Records supplied:
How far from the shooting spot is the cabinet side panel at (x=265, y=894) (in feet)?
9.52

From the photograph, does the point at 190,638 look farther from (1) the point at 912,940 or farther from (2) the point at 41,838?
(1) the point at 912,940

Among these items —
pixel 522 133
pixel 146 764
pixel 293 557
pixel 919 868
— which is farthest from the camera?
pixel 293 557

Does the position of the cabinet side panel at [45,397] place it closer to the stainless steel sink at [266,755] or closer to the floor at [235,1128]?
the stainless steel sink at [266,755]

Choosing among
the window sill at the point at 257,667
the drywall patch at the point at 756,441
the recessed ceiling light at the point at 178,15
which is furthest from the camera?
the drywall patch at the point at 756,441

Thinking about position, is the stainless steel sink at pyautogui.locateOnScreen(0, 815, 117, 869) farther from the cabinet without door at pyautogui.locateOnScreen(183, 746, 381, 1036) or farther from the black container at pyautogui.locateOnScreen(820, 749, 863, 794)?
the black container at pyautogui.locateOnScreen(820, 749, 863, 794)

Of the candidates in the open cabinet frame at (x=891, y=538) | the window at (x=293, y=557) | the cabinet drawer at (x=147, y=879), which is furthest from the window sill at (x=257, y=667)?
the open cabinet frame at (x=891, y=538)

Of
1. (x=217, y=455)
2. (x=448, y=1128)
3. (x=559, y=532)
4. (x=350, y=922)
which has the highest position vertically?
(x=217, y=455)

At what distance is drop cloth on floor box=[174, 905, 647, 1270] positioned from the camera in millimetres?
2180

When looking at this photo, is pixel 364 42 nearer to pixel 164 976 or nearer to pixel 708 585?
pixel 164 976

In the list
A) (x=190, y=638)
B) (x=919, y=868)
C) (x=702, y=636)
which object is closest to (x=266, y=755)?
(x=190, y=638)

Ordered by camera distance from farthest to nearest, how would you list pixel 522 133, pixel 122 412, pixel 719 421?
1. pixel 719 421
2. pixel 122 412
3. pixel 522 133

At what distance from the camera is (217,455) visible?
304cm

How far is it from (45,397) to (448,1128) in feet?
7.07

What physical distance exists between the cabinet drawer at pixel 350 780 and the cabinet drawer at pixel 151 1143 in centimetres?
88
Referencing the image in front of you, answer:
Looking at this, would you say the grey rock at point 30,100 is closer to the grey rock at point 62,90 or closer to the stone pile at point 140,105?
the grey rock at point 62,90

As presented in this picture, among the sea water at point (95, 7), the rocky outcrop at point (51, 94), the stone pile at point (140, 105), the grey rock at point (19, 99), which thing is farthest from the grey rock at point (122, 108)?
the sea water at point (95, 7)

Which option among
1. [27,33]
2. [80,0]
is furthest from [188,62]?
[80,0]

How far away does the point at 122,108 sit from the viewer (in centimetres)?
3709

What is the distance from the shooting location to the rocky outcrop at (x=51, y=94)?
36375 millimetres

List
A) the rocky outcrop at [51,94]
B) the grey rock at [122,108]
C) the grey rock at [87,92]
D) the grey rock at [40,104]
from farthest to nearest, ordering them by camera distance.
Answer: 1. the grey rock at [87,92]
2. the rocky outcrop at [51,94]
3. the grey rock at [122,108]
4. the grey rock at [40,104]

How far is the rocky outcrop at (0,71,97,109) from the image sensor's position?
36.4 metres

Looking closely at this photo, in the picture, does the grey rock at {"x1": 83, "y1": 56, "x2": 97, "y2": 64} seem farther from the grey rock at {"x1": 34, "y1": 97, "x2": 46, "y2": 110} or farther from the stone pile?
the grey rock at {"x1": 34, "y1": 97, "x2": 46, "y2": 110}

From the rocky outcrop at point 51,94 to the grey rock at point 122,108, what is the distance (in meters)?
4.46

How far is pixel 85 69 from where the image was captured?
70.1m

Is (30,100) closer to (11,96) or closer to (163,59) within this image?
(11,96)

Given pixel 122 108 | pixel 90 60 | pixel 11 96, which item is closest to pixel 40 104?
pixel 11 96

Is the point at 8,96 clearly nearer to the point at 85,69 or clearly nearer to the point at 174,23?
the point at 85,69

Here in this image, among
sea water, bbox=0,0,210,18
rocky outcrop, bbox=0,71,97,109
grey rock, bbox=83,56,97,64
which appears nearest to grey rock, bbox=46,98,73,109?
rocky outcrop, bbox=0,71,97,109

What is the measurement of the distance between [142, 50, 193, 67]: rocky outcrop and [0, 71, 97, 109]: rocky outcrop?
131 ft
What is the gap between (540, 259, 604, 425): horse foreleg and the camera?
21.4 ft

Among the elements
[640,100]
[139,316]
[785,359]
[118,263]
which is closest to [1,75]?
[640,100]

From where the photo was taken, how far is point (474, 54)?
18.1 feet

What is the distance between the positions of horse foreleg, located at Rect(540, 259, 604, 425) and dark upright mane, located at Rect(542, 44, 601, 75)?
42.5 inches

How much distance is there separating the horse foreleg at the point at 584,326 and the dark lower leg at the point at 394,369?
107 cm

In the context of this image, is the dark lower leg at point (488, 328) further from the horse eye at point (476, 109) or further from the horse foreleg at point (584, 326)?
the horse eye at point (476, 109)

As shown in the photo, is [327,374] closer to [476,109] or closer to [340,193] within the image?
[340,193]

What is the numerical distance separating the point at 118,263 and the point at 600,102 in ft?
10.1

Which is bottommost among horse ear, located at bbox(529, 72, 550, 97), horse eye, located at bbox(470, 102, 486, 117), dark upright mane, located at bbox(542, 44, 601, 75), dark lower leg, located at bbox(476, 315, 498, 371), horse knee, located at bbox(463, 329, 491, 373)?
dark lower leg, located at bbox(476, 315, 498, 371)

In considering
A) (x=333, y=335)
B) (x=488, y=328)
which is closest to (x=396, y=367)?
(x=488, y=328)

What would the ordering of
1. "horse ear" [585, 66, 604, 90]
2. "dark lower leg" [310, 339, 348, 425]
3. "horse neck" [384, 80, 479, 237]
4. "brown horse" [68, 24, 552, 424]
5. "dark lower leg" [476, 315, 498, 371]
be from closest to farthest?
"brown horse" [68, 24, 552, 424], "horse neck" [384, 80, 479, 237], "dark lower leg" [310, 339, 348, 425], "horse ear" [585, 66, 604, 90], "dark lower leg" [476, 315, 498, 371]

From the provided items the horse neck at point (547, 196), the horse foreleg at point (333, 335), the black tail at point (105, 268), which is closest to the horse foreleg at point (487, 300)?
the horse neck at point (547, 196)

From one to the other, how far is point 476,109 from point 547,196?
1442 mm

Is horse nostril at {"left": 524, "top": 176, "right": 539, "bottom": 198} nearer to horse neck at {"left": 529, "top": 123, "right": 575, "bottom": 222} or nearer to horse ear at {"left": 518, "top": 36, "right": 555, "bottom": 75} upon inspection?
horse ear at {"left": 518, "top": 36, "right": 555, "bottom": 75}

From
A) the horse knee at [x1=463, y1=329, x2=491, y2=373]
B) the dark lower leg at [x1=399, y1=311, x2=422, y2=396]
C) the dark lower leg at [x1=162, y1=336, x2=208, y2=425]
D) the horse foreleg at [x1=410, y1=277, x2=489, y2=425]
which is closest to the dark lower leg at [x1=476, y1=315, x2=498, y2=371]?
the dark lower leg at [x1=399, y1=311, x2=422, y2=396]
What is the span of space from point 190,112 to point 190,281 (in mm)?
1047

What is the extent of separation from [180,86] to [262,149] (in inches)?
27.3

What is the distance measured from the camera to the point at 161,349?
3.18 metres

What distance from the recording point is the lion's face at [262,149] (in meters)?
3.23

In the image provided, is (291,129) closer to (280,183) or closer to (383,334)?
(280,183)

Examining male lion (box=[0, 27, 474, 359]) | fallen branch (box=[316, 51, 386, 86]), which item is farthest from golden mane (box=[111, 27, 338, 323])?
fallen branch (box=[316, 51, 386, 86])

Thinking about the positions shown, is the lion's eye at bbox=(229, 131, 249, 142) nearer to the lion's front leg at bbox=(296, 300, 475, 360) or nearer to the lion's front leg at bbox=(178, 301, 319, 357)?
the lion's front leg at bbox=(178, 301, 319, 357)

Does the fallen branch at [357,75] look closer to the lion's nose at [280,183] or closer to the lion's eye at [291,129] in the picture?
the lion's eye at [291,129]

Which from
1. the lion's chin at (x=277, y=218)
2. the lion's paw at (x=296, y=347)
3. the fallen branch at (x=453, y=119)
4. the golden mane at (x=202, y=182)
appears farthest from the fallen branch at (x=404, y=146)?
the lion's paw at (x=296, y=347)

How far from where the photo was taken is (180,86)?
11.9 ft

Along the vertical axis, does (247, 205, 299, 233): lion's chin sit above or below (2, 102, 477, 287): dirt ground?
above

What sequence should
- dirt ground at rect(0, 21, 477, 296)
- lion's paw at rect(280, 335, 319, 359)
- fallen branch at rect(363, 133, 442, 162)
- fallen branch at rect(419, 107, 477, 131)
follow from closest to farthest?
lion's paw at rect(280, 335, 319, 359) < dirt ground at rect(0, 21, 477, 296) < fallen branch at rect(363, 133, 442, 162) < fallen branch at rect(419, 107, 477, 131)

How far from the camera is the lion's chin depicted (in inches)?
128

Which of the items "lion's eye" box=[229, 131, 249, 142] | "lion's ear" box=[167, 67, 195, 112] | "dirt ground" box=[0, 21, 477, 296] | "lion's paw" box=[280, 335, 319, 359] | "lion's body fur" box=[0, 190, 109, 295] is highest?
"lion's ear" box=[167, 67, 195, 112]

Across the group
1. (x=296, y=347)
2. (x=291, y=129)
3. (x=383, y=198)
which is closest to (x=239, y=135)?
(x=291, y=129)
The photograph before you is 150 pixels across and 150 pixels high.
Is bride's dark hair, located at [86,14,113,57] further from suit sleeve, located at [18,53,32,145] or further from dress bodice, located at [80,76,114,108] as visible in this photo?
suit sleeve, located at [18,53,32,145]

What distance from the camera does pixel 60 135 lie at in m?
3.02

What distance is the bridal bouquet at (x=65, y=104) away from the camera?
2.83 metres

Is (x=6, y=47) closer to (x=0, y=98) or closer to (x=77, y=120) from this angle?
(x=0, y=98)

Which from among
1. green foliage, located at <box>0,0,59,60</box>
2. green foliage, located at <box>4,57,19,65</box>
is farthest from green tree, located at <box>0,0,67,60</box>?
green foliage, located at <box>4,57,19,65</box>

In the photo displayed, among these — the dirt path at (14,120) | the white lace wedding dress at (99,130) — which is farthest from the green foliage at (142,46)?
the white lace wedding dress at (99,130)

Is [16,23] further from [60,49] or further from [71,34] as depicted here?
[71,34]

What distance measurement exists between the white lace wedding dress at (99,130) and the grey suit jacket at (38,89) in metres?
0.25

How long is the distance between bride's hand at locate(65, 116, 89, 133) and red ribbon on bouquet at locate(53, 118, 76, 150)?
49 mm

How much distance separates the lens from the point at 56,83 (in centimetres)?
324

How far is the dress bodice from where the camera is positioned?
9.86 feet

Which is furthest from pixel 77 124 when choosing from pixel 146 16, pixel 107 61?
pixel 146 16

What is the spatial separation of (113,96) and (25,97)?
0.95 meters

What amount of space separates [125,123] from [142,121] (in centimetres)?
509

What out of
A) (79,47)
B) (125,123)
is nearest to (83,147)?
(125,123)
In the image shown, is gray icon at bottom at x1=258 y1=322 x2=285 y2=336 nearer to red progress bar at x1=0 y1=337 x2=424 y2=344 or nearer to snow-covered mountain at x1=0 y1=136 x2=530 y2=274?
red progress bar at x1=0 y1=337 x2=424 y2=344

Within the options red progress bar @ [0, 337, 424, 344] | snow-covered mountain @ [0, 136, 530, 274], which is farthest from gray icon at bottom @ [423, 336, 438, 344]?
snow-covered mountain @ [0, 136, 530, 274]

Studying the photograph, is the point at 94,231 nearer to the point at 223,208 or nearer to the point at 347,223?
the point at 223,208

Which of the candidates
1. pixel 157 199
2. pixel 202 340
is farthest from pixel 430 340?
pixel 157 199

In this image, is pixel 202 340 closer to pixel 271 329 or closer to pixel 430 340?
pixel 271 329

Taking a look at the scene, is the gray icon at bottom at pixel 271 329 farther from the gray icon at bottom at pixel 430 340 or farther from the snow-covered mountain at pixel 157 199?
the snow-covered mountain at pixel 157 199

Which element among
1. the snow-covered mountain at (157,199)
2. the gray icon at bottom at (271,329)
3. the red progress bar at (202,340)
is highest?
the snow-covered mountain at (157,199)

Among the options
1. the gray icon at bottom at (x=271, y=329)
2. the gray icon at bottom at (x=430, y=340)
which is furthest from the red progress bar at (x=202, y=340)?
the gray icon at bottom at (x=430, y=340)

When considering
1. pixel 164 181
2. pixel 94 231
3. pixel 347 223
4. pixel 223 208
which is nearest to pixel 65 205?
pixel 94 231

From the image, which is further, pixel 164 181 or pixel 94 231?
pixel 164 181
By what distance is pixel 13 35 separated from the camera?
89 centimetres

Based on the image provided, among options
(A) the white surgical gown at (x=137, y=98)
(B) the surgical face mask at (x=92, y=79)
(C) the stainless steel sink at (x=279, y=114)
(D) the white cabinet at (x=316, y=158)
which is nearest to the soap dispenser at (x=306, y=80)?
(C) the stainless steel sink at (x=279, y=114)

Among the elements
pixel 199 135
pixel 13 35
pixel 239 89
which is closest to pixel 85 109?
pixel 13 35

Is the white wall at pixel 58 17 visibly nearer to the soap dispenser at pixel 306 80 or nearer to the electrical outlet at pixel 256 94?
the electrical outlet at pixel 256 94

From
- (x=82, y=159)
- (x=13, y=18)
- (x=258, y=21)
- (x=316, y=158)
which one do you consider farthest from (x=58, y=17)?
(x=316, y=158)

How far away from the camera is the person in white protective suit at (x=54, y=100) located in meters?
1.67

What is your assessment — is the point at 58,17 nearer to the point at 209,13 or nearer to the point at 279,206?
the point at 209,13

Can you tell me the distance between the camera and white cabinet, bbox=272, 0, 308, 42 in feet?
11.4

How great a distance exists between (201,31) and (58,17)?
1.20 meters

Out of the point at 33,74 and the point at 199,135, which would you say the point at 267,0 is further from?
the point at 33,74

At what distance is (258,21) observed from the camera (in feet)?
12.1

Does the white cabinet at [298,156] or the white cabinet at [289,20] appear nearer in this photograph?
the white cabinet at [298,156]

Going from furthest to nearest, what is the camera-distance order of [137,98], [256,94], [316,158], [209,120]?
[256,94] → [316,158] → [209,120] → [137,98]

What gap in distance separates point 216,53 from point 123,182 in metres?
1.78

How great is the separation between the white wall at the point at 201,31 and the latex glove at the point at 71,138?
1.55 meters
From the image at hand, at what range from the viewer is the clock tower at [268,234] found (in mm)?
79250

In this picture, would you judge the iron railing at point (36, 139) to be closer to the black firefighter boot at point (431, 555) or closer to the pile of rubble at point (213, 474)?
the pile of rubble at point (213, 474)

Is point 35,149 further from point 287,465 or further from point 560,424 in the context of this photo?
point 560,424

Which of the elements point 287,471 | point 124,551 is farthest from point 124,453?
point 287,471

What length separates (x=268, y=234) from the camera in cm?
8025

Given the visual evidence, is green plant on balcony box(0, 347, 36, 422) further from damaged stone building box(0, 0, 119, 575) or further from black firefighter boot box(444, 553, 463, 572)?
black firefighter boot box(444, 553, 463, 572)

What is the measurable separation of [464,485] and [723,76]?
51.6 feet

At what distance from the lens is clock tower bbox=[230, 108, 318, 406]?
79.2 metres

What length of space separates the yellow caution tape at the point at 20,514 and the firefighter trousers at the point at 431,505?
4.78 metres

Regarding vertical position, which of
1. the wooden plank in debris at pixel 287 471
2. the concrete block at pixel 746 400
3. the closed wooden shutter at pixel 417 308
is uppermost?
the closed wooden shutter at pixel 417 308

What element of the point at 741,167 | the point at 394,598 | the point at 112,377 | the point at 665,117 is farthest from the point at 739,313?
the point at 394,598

Exercise prompt: Output an exact copy of the lines beginning at the one that holds "What is the measurable" and running through the final line of the records.

The result:
What is the measurable separation of [464,485] and [723,76]?
51.6 feet

At what distance from the lens is clock tower bbox=[230, 108, 318, 406]?
79.2 metres

What length of space separates the yellow caution tape at the point at 20,514 and the firefighter trousers at the point at 431,505?
4.78 metres

Regarding vertical position, which of
1. the wooden plank in debris at pixel 287 471
2. the concrete block at pixel 746 400
3. the closed wooden shutter at pixel 417 308
is uppermost?
the closed wooden shutter at pixel 417 308

What element of the point at 741,167 | the point at 394,598 | the point at 112,377 | the point at 665,117 is farthest from the point at 739,313?
the point at 394,598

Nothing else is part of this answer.